Но при этом чувствовала себя совершенно парализованной. Они спокойно ложились в постель, а ветры событий всемирного значения пролетали мимо. В ту ночь они поняли, что перестали нравиться друг другу. Ох, как она могла бы любить его, если бы он только признал, насколько сам уязвлен! И все же, возможно, в браке легче свести воедино две лгущих друг другу стороны, нежели когда лжет только одна. Это, должно быть, конец какого-то периода для нас, думала она. Может, теперь все переменится. Она коснулась его плеча, но он, кажется, уже погрузился в счастливый сон. Закрыв глаза, она пригласила к себе в гости Кэри Гранта, чтобы он склонился над нею и заговорил, как всегда, иронично, отстегивая свой немыслимый галстук-бабочку и вылезая из одежды.
Но полтора года спустя, когда Гитлер в конце концов нарушил пакт и напал на Россию, Гринвич-Виллидж снова расслабился — фашизм опять стал врагом. Русские воевали героически, и Дженис снова чувствовала себя частью Америки, более не стыдясь былого союза красных с Гитлером.
Сэм
40
Процентная норма приема студентов (лат.).
Ей было уже двадцать восемь, и в скверные бессонные ночи собственное усталое и скучное лицо — морда маленькой опрятной лошадки, к такому выводу она пришла — легко могло довести ее до слез. Тогда она доставала записную книжку и пыталась изложить свои ощущения на бумаге. «Дело не в том, что я чувствую себя действительно непривлекательной, на самом деле все совсем не так. Но почему-то со мной так и не происходит ничего чудесного. Никогда».
С ослаблением ее любви к Сэму время начало двигаться какими-то отдельными промежутками, кусками, и она не находила более причин что-то делать или не делать вообще ничего. Спасительное чудо все более представлялось ей даже не глупостью, а хуже. «Когда я смотрю на себя, мне почему-то кажется, что что-то чудесное становится все более и более возможным.

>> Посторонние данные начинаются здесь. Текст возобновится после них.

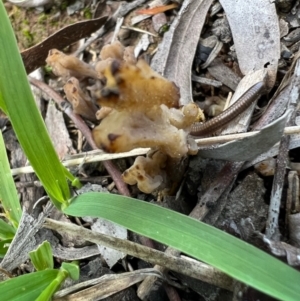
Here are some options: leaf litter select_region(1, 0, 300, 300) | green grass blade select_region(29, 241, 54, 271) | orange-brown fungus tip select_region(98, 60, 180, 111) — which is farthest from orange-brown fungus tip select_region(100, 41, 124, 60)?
green grass blade select_region(29, 241, 54, 271)

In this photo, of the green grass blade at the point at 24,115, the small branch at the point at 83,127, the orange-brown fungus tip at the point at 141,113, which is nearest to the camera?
the orange-brown fungus tip at the point at 141,113

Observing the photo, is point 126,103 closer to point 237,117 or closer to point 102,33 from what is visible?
point 237,117

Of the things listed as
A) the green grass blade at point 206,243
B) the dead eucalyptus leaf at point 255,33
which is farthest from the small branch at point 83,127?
the dead eucalyptus leaf at point 255,33

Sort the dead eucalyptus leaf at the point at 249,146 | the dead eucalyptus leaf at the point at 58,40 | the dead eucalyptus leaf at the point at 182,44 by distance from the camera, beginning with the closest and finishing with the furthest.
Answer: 1. the dead eucalyptus leaf at the point at 249,146
2. the dead eucalyptus leaf at the point at 182,44
3. the dead eucalyptus leaf at the point at 58,40

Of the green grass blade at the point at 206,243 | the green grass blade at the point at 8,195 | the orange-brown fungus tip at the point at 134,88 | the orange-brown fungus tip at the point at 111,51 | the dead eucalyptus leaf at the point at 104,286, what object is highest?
the orange-brown fungus tip at the point at 134,88

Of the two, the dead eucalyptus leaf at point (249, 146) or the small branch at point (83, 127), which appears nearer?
the dead eucalyptus leaf at point (249, 146)

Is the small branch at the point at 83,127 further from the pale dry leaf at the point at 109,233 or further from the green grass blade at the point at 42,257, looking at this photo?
the green grass blade at the point at 42,257

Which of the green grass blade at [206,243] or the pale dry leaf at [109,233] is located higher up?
the green grass blade at [206,243]

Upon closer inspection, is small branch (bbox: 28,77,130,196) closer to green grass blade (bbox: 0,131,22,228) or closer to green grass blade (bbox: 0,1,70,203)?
green grass blade (bbox: 0,1,70,203)

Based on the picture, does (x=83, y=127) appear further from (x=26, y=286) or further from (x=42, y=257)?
(x=26, y=286)
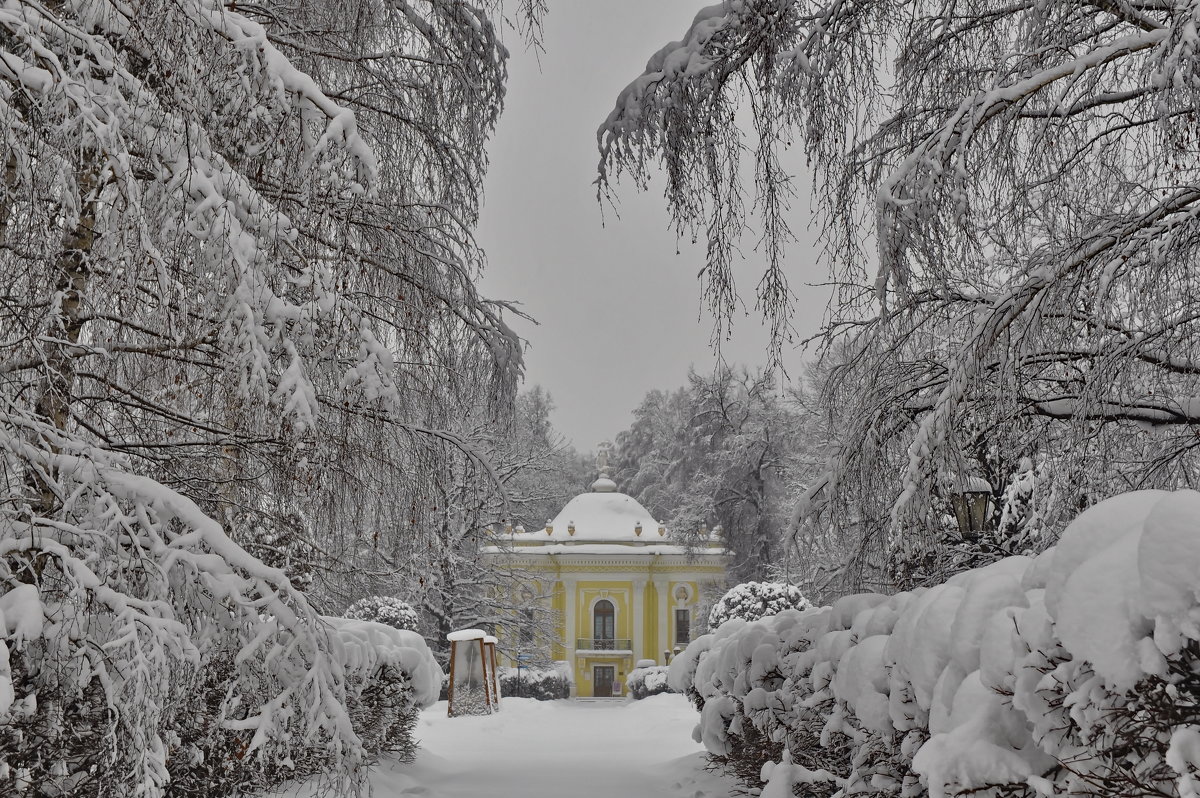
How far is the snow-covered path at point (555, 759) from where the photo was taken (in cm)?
784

Или эта раскаленная комната сводит меня с ума?» Здесь, в Оклахоме, в самой американской глубинке, она поняла, что вообще-то была всего лишь частью чего-то маленького, не больше, чем она сама, достаточно смешная, нелепая личность. Ночью, разбуженная грохотом проходившей мимо танковой колонны, она не раз выходила на переднее крыльцо их коттеджа и махала рукой офицерам, чьи туловища, как торсы кентавров, торчали из башенных люков. Мысль о знакомых лицах тех, кого она знала и кого разрывало на части на фронте, снова и снова поражала ее в самое сердце. Она никогда не понимала жизнь, а теперь и смерть приводила ее в замешательство. Все, в чем она была совершенно уверена, заключалось в том, что Америка — прекрасная страна, потому что воюет со злом! Когда танки проходили, оставляя за собой тучи пыли, посверкивающей в лунном свете, она продолжала стоять на крыльце и задавалась все тем же вопросом: «Почему мы бросились в объятия друг другу? Может быть, потому, что мы никому не нужны?» Это отвратительное самообвинение все чаще и чаще заставляло ее обращаться к спасительной бутылке, и после пары стаканов ей удавалось даже произнести самое худшее вслух: «Он занимается любовью так, словно отправляет письмо». После чего она спускала во всегда готовый к услугам унитаз очередную «шлюшескую запись», как она их называла.
Ее злость и ярость, как многое другое в эту войну, было отставлено, отложено на долгое время. Напившись, она смотрела на мир более широко раскрытыми глазами, рассматривала себя как часть пришедшего к полному консенсусу тайного сообщества, призванного скрыть истинную гнусность потребностей своих членов. Неужели вся эта страна людишек с румяными, похожими на спелые яблочки личиками — один гигантский обман? Или, возможно, это относится лишь к уродливым и некрасивым, к тем, кто после всего, что сказано и сделано, оставались — должны были оставаться! — несчастными и переполненными ненавистью?